• Collected material
^^^^
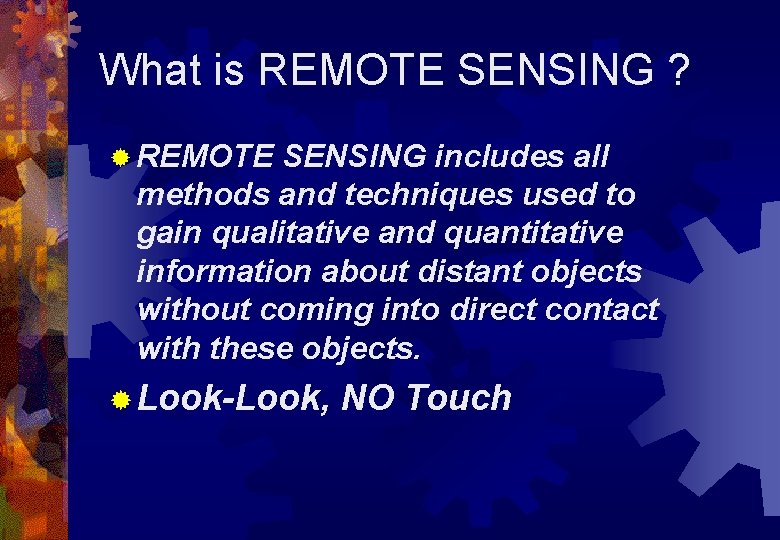 What is REMOTE SENSING ?

REMOTE SENSING includes all methods and techniques used to gain qualitative and quantitative information about distant objects without coming into direct contact with these objects.

Look-Look, NO Touch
^^^^
• Try it
Start at the line holding "REMOTE SENSING includes" and retype each line through the end of the material above, both included.

• Solution below
REMOTE SENSING includes all methods and techniques used to gain qualitative and quantitative information about distant objects without coming into direct contact with these objects.

Look-Look, NO Touch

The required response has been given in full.